Should Children Be Included in Interventions?Including California children in a parent’s addiction intervention can be a difficult decision to make. In many cases, children play a significant role in the lives of an addicted parent. In instances where the addiction stems from stress and anxiety over trying to raise children, it would not be beneficial to include the child in the intervention. Many deciding factors depend on the age and maturity level of the child and his or her understanding of the disease of addiction. It can often be important to remind an addicted parent that his actions directly affect the futures of his children. Some of the positive aspects of including a child in a parent’s addiction intervention may include the following:

  • Hearing from children directly about how the addiction has negatively affected them can encourage a parent to accept treatment during an intervention.
  • Parents may decide to accept treatment for the sake of the child
  • Including a child in an intervention can help a parent take that first, difficult step towards getting into treatment

Regardless of any benefit to the parent, the child’s welfare must be taken into account first before deciding to involve him or her in an intervention. If witnessing an intervention will emotionally damage a child, it is best to protect the child from the negative emotions that may be triggered by participating in this event.

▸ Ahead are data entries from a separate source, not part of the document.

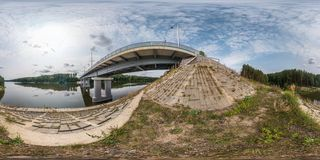 Pełna bezszwowa bańczasta panorama 360 180 kąta widokiem blisko dużego ogromnego mostu przez szerokości rzekę w equirectangular p fotografia royalty free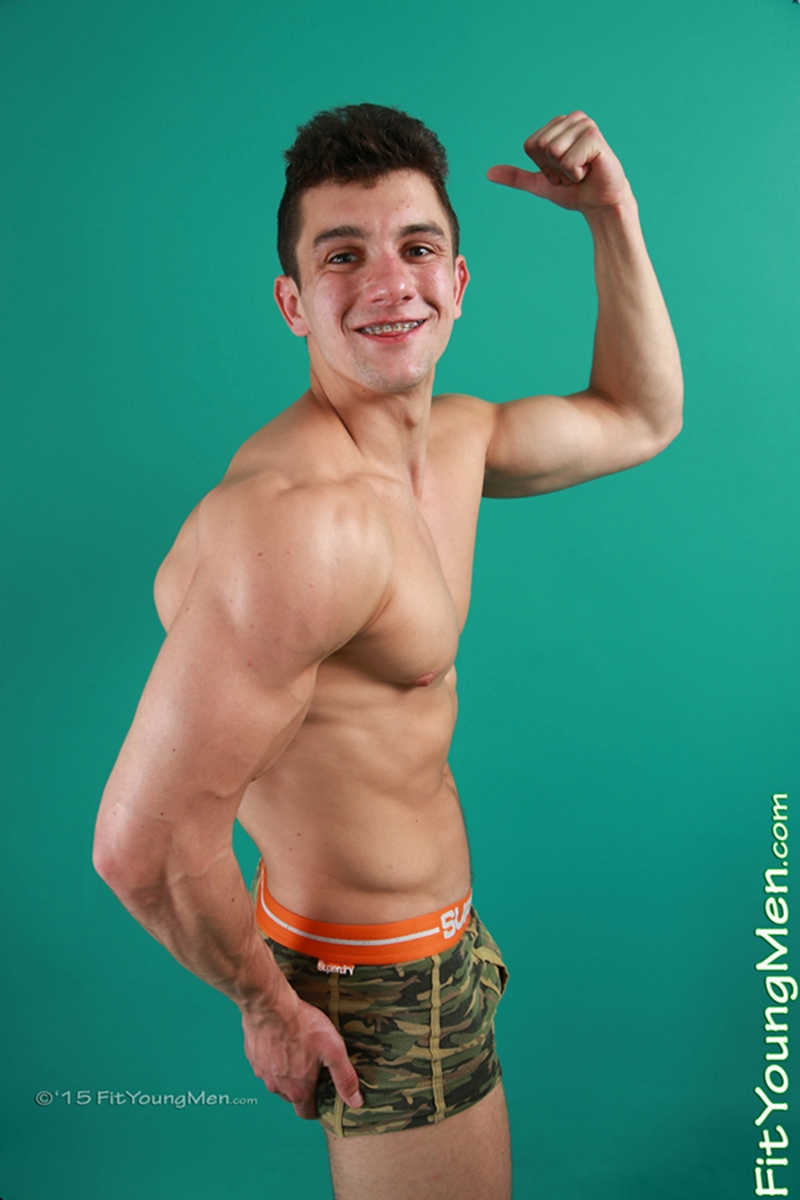 FitYoungMen-naked-dude-Marcus-Carver-Gym-Age-22-years-old-Straight-huge-uncut-cock-ripped-abs-big-muscle-hunk-underwear-002-gay-porn-video-porno-nude-movies-pics-porn-star-sex-photo
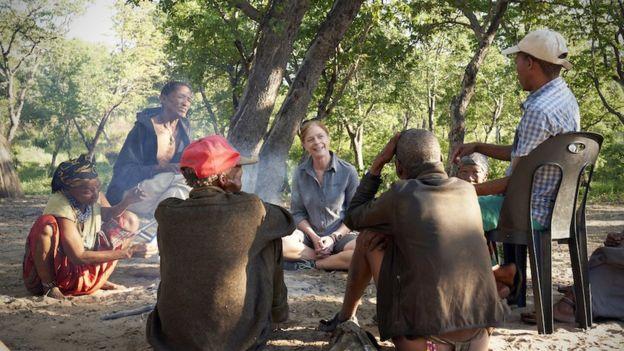 Direito de imagemCHRIS BENNETT, EVOLVING PICTURE, SYDNEY, AUSTRALIA Image caption Hayes aprendendo a fazer fogo com os caçadores Jul'hoansi no Deserto de Kalahari, na Namíbia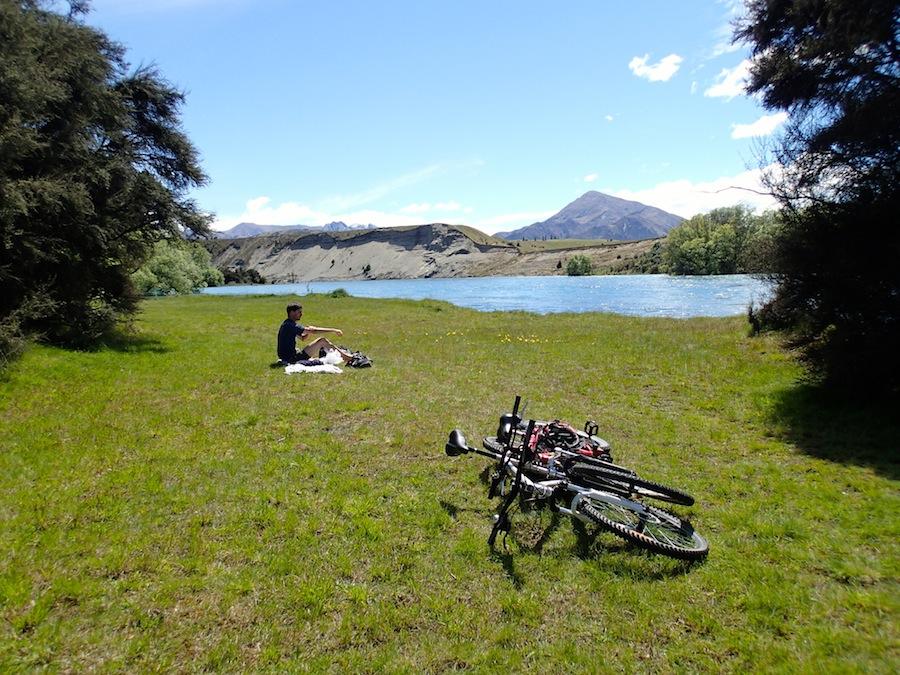 Un picnic durante la excursión en bici por lago Wanaka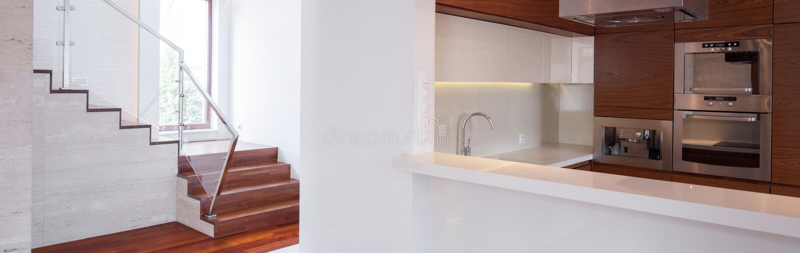 Modern luxe losgemaakt huis royalty-vrije stock foto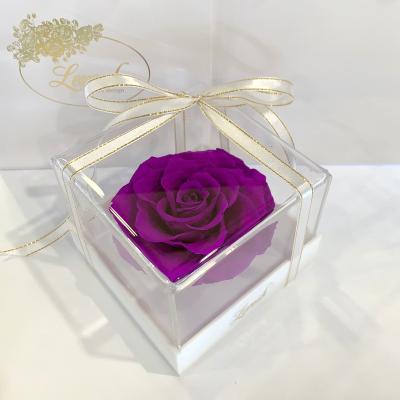 Фиолетовый стабилизированный бутон розы в подарочной коробке Lerosh - Premium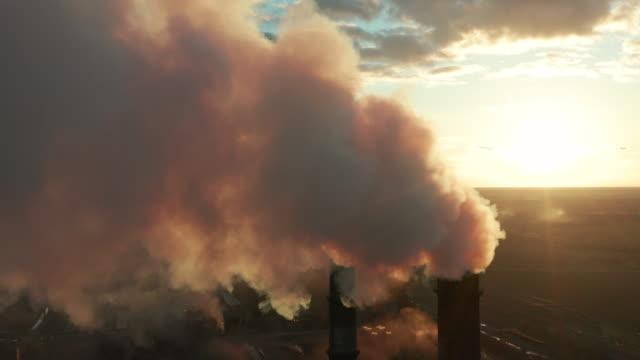 темный дым от труб в воздухе на закате. загрязнение окружающей среды. большие трубы промышленного завода производят химический дым - загрязнение окружающей среды стоковые видео и кадры b-roll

When California Children Should Not Be Included in an Addiction Intervention

While including a child in an intervention may sometimes be beneficial, there are also instances when children in California should not be included in these events. Children can be too young to understand the process of addiction and cause an intervention to lose focus. In many cases, addicted parents can become angry during an intervention and act out in a negative manner. Children who witness aggression in their parents can be emotionally damaged. Other children may have experienced past situations where the addicted parent lashed out at them or acted irrationally when confronted about his or her substance abuse, which may cause them to not want to participate in the intervention. The decision to include a child in an intervention must be done on a case-by-case basis. If the decision has been made to include a child in an addiction intervention, here are some helpful things to consider:

  • Have an in-depth discussion with the child prior to the event about what to expect from the intervention, what to say, and how the parent will potentially react and why
  • Prior to the event, write down and practice with the child what he wants to say during the intervention and when to say it
  • Designate someone to be responsible for removing and caring for the child if he or she becomes distressed during the intervention
  •  Ensure that the child understands addiction and the need for an intervention

Above all, it is important to ensure the safety and wellbeing of the child in order to avoid future emotional trauma. Utilizing a professional interventionist can aid in making the decision to include a child in a parent’s intervention or not.